_EXERCISE_.
Find the line that contains "At what distance from the camera"; then retype it and each line after it, exactly, through the final line of the data below.
** BEGIN SUPPLIED MATERIAL **
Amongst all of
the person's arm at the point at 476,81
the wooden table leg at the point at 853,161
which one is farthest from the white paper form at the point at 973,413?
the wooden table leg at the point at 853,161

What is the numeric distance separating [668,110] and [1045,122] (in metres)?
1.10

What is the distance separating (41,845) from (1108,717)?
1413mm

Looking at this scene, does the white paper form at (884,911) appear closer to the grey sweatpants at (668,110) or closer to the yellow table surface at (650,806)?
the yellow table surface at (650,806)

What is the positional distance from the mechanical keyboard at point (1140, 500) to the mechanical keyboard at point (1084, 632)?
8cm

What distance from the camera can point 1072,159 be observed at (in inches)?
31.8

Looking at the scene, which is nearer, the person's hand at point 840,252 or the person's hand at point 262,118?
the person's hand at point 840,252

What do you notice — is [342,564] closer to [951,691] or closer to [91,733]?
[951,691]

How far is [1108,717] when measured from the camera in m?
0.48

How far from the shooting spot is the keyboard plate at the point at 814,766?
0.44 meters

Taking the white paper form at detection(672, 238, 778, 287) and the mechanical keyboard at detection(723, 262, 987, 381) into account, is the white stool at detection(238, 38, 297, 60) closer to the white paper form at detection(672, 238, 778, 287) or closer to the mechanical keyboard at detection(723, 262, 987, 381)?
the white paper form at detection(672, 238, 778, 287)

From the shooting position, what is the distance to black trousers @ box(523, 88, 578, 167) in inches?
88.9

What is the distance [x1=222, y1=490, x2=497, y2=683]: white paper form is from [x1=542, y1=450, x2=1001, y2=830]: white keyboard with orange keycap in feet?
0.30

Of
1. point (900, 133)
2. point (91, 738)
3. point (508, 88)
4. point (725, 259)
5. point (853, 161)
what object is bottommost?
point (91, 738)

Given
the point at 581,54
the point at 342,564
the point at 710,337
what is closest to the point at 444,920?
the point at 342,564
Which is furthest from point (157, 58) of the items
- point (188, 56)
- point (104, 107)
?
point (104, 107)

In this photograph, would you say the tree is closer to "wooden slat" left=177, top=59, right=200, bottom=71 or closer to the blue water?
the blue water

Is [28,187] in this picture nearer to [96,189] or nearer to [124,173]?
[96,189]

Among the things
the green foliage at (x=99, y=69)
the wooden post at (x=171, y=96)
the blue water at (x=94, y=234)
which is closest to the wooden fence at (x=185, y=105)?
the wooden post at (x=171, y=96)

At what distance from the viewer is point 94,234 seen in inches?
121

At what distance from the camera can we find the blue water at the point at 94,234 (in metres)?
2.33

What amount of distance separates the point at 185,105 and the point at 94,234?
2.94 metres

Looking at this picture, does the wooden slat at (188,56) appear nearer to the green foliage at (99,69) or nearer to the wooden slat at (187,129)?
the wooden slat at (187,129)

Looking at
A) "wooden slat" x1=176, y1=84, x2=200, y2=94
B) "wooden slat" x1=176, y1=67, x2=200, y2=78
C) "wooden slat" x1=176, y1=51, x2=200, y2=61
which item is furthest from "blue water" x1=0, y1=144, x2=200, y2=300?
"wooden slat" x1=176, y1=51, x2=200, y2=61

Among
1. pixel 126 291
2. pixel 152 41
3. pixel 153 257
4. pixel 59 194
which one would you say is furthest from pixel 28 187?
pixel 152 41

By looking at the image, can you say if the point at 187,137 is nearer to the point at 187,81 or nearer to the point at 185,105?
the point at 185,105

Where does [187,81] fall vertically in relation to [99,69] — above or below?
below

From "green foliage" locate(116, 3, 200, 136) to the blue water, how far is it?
** END SUPPLIED MATERIAL **
_ANSWER IN FULL_.
At what distance from the camera can we find the blue water at the point at 94,234 (in metres)?
2.33

What amount of distance separates the point at 185,105 and the point at 94,234?
2.94 metres

Looking at this picture, does the wooden slat at (188,56) appear nearer to the green foliage at (99,69) or nearer to the wooden slat at (187,129)?
the wooden slat at (187,129)

Looking at
A) "wooden slat" x1=176, y1=84, x2=200, y2=94
B) "wooden slat" x1=176, y1=67, x2=200, y2=78
C) "wooden slat" x1=176, y1=51, x2=200, y2=61
which item is furthest from "blue water" x1=0, y1=144, x2=200, y2=300?
"wooden slat" x1=176, y1=51, x2=200, y2=61

Among
1. pixel 126 291
2. pixel 152 41
3. pixel 153 257
4. pixel 59 194
which one would you say is furthest from pixel 28 187?
pixel 152 41

By looking at the image, can you say if the point at 187,137 is nearer to the point at 187,81 or nearer to the point at 185,105?
the point at 185,105

Where does [187,81] fall vertically in relation to [99,69] — above or below?
below

From "green foliage" locate(116, 3, 200, 136) to the blue water, how far is it?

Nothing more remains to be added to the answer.